Teresa crê que com estas palavras introdutórias pode enunciar já essas três coisas “tão necessárias” “para os que pretendem levar caminho de oração”, “ser orantes, amigos”. E formula-as assim: “uma é o amor de umas para com as outras; outra, o desapego [libertação] das coisas criadas; a terceira, a verdadeira humildade que, embora a diga no fim [em último lugar], é a principal e as abrange todas” (C 4,4). A proposta teresiana poderia formular-se assim: “A verdade faz-te livre para amar”.

Estes cuidados capítulos sobre as três coisas necessárias há que lê-los à luz de Jesus, como ela os escreveu. Meditemos estas frases da Mestra: o amor de que ela nos fala “vai imitando o capitão do amor, Jesus” (C 6,9). “Torno outra vez a dizer que este amor se parece e vai imitando o amor que nos teve o bom amador Jesus” (C 7,4). Do desapego ou libertação de relações interpessoais possessivas, activas e/ou passivas, começa a sua exposição com estas palavras: “no desapego está tudo, se for com perfeição; digo que aqui está tudo, porque abraçando-nos só com o Criador e não se nos dando nada de todas as coisas…” (C 8,1).
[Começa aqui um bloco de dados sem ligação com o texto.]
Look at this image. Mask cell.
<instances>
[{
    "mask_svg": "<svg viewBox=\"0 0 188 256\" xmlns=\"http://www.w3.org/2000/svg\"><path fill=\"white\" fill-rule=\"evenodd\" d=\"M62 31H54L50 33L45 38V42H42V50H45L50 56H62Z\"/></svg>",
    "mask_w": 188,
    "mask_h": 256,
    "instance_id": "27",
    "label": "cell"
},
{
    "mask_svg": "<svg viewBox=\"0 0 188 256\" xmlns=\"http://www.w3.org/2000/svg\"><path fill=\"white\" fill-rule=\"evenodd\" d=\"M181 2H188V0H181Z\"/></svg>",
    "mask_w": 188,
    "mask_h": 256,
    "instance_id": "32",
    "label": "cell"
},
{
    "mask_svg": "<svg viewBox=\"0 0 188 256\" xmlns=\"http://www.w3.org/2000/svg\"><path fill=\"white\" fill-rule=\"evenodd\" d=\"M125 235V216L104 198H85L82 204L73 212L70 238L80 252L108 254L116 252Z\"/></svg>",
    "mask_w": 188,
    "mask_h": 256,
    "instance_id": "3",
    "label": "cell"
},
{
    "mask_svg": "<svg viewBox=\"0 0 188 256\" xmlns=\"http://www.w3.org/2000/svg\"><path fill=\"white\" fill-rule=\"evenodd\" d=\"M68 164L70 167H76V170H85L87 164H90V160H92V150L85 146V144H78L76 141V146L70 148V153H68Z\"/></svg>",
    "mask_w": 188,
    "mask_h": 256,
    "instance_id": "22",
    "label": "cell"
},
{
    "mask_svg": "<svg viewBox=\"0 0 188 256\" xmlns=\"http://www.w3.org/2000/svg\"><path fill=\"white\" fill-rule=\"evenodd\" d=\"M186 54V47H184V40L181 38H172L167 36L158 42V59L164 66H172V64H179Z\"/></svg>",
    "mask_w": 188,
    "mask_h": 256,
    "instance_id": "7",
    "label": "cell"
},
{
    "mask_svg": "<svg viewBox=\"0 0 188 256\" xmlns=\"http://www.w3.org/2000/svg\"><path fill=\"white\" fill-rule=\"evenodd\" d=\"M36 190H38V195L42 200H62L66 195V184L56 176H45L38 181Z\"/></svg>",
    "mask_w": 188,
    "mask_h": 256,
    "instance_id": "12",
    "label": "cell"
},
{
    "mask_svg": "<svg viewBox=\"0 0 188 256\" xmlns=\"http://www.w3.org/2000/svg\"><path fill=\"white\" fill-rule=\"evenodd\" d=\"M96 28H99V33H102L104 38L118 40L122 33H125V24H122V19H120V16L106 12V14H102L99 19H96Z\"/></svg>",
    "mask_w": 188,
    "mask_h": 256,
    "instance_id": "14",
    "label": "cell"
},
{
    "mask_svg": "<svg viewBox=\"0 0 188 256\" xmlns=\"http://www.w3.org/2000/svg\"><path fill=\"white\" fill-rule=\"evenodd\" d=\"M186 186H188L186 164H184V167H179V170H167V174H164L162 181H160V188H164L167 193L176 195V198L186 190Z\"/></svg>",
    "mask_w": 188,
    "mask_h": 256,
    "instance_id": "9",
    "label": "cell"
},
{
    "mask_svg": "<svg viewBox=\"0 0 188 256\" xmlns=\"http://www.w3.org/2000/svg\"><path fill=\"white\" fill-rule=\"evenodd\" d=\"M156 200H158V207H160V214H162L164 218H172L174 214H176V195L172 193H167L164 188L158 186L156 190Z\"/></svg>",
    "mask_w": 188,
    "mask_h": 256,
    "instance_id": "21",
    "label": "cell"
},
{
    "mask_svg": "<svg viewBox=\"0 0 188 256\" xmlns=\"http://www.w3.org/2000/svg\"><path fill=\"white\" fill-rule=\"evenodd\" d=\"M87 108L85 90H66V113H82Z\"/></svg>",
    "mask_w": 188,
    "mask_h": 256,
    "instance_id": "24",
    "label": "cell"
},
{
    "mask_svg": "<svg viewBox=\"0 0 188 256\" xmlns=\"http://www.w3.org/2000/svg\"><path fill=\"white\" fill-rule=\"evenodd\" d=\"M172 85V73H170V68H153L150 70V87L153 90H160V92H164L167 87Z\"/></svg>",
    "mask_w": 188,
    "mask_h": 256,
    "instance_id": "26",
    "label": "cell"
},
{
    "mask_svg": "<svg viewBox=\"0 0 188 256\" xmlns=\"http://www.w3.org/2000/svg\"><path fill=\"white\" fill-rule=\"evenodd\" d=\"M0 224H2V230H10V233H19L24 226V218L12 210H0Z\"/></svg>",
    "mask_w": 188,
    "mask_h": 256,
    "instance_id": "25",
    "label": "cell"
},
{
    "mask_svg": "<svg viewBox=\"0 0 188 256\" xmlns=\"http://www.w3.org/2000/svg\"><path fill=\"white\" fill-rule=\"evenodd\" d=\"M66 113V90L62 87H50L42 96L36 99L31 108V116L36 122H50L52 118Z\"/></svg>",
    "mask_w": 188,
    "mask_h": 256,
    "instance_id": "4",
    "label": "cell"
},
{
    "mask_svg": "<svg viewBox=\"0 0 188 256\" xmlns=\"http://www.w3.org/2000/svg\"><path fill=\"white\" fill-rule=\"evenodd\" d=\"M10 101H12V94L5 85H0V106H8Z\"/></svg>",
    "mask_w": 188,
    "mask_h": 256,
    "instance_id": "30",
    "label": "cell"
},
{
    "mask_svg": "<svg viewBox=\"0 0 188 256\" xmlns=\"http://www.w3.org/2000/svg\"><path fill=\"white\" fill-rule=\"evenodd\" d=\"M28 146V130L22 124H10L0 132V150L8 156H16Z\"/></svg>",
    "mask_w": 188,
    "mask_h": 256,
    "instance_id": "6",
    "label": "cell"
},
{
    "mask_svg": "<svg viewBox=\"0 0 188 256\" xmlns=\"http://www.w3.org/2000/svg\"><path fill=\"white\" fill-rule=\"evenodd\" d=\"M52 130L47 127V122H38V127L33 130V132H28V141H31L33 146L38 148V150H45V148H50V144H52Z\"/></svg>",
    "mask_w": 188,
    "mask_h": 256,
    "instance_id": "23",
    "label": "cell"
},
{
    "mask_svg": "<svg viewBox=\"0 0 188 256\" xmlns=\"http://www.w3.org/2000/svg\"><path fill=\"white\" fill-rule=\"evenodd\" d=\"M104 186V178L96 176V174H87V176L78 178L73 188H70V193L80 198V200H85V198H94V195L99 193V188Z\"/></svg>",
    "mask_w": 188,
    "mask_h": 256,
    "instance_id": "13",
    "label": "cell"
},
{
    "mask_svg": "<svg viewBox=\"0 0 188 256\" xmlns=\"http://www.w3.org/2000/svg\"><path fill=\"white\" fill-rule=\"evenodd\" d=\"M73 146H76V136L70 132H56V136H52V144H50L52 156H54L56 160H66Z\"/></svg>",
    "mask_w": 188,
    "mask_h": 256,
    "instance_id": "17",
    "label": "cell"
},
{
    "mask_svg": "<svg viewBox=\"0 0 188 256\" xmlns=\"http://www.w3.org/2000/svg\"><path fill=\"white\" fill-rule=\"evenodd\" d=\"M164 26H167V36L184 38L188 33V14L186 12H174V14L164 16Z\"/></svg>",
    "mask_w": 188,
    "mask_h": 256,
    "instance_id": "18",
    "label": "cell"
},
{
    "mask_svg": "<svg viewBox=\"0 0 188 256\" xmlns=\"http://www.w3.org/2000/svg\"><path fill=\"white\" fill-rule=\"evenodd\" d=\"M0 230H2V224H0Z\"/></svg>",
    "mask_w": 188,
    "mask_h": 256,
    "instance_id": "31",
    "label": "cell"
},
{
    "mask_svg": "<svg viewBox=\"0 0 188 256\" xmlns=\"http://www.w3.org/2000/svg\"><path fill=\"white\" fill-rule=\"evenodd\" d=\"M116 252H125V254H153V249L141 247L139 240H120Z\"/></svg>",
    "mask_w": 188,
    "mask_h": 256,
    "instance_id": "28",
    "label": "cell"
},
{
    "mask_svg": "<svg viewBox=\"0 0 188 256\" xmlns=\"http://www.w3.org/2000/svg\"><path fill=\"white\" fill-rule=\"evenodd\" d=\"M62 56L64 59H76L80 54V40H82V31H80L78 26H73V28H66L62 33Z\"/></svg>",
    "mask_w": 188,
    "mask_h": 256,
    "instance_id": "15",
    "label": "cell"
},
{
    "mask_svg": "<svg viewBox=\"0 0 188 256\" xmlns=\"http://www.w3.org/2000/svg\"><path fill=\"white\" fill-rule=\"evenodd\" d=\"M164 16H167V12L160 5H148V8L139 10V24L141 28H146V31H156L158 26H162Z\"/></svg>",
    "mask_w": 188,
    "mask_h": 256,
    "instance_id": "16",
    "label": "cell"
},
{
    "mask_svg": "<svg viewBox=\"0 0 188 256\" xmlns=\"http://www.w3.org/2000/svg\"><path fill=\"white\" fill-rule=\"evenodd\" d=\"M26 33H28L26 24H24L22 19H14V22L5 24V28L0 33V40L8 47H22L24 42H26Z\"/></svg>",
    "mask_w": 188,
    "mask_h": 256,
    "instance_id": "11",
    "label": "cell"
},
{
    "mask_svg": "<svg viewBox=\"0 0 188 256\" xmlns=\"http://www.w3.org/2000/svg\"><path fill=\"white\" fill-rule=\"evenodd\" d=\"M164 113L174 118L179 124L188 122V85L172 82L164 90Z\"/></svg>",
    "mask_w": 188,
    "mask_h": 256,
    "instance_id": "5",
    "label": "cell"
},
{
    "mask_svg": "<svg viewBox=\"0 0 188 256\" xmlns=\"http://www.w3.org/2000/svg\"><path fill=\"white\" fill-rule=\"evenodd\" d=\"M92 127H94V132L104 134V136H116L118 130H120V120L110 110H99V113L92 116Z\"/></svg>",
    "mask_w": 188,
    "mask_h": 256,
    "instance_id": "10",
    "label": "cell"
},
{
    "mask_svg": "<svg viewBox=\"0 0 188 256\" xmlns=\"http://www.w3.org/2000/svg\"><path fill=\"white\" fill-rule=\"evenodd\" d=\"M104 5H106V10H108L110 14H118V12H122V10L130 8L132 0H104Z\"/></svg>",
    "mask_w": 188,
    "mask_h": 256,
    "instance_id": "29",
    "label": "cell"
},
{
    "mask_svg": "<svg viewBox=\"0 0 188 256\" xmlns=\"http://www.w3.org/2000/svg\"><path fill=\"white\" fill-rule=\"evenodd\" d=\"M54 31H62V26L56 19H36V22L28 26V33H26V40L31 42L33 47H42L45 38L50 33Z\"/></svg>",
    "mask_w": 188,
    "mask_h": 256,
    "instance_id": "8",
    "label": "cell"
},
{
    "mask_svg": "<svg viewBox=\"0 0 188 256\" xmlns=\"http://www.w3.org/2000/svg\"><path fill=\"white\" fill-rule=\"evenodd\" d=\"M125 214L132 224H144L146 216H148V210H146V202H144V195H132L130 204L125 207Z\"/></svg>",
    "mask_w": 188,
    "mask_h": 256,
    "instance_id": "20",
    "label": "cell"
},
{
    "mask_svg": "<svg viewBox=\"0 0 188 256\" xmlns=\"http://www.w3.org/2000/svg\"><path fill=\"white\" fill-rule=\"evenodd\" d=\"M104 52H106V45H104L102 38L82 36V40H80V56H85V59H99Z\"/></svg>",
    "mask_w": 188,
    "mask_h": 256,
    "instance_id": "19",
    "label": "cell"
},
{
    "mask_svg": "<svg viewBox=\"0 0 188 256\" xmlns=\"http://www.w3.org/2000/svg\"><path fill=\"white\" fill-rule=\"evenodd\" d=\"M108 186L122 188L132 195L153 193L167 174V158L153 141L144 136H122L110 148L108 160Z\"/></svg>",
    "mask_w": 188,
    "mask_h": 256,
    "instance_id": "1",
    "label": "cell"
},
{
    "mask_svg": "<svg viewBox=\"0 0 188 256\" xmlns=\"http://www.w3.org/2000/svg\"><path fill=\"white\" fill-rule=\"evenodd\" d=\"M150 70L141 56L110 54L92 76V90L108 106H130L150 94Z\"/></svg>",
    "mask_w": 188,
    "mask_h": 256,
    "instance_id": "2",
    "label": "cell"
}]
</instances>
Ao falar de desapego dos parentes, [parentes, e não só de sangue, mas também de ideias, sensibilidade, psicologia, etc.] dá um sentido muito mais interior à compreensão da tradicional “fuga mundi”: “não creio que esteja o remédio em fugir o corpo, mas em que determinadamente a alma se abrace com o Bom Jesus…, pois como n’Ele encontra tudo, tudo esquece” (C 9,5).

E a nível mais interior de libertação de si mesmo e da própria imagem, de narcisismos e soberbas, convida as suas irmãs: “ponde os olhos no Crucificado e tudo se vos fará pouco” (7M 4,8). Da humildade nasce a disponibilidade: “a verdadeira humildade consiste, em grande parte, em estar muito pronto em se contentar com o que o Senhor quiser fazer de cada um de nós”. O único verdadeiro e essencial, “é servir o Hóspede” (C 17,6), Jesus.

Serviço e amor em que se resolve a tradicional dicotomia entre a contemplação e a acção: “crede-me que Marta e Maria hão-de andar juntas para hospedar o Senhor, e tê-l’O sempre consigo” (7M 4,12).